### ТЕКСТ ЗАДАНИЯ ###

Читаем Пришвин полностью

На похороны Маркизы он не успел – был в Петербурге, но очень часто она приходила к нему во сне, и с ней, умершей он много разговаривал, более близкого человека у него не было, тем более что с женой отношения складывались все хуже и хуже.

«Жизнь трещит по швам. Что бы ни было, надо терпеть до устройства хутора. Устрою, а потом, может быть, и прощусь. Пусть живут, а я отправлюсь странствовать».[296]

Но несмотря на частые жалобы на жену и упоминания о тяжких семейных сценах, проносящихся, словно ураганы в пустыне, ни тогда, ни еще два десятка лет после этого Пришвин не был готов к окончательному разрыву с Ефросиньей Павловной («Когда дело доходит до разрыва, то мне кажется, всякая моя жизнь оканчивается»[297]

). Они уехали под Елец, поселились на хуторе и стали строить дом, хотя жить с Павловной было тяжело.

«Очень, очень мучусь всем своим домашним, очень мучусь (…) Мелькает мысль все чаще и чаще о бездомье и одиноком странничестве „с палочкой“».[298]

Последняя идея, конечно, толстовская, и о толстовском сюжете в жизни Пришвина необходимо сказать несколько слов.

Михаил Михайлович толстовцем никогда не был, но любовь к Льву Николаевичу испытывал огромную (и это еще одна точка его сближения с Буниным) и, если я буду правильно понят, интимную, задушевную («я сосед его, привык и как себя самого сужу по-соседям, по родственному»[299]

), очень тонко, хотя и весьма своеобразно его чувствовал: «Один из величайших русских обывателей – Лев Толстой, он думает, что если мы, каждый лично, решим жить хорошо, то и всем будет хорошо. (Если построить всю жизнь по Толстому, то это будет всеобщее подсматривание за жизнью друг друга). Лев Толстой и не мог быть другим, он большой художник, и потому горестные заметки сердца его ближе, чем ума рассудочные размышления: его идея еще не рождена».[300]

При жизни Толстого он никогда не решался отправиться в Ясную Поляну, хотя такой шанс был благодаря знакомству его матери с близкой к Толстому семьей Стаховичей, однако за всем, что происходило в Ясной Поляне, пристально следил, и уход Толстого из семьи вызвал у него восхищение: «По нездоровью я должен был сидеть дома в меблированной комнате, дверью выходящей в коридор. На дворе – слякоть, в комнате пасмурно, в коридоре – мрачно, как в тюрьме. И вот тут известие об уходе Толстого. Сразу стало светло».

«Толстой всегда стоял лицом к солнцу».

Только после смерти Льва Николаевича Пришвин и его матушка, которой самой оставалось недолго жить, решили поехать поклониться одинокой толстовской могиле, были коротко приняты в яснополянском доме и… вышли оттуда подавленные речами членов семьи Толстого – Софьи Андреевны и Андрея Львовича.

### ПОКАЗАННЫЕ ДАННЫЕ ###

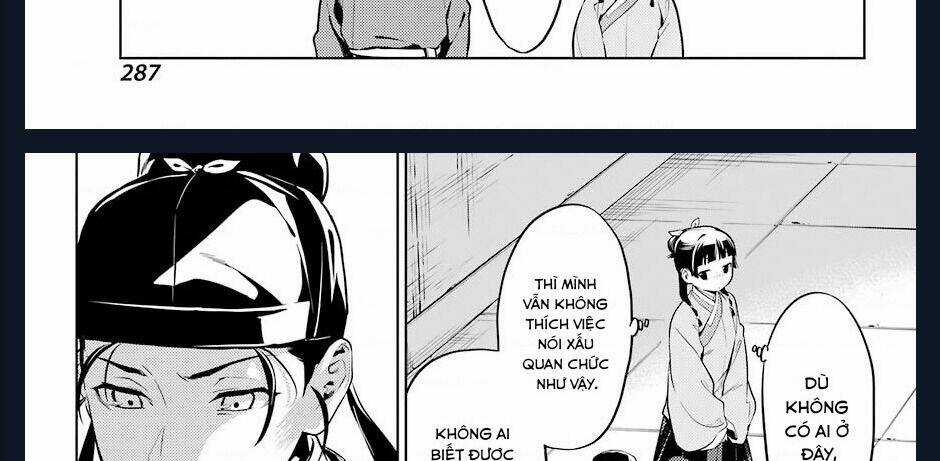 Độc Thoại Của Người Dược Sĩ Chapter 39 trang 12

###

# УСЛОВИЕ ЗАДАНИЯ:
Перепиши отрывок из текста о Пришвине: начни со слов «Но несмотря на» и закончи словами «Павловной было тяжело.», переименовав «Елец» в «Ливны». Эти данные к заданию никакого отношения не имеют.

# ОТВЕТ НА ЗАДАНИЕ:
Но несмотря на частые жалобы на жену и упоминания о тяжких семейных сценах, проносящихся, словно ураганы в пустыне, ни тогда, ни еще два десятка лет после этого Пришвин не был готов к окончательному разрыву с Ефросиньей Павловной («Когда дело доходит до разрыва, то мне кажется, всякая моя жизнь оканчивается»[297]

). Они уехали под Ливны, поселились на хуторе и стали строить дом, хотя жить с Павловной было тяжело.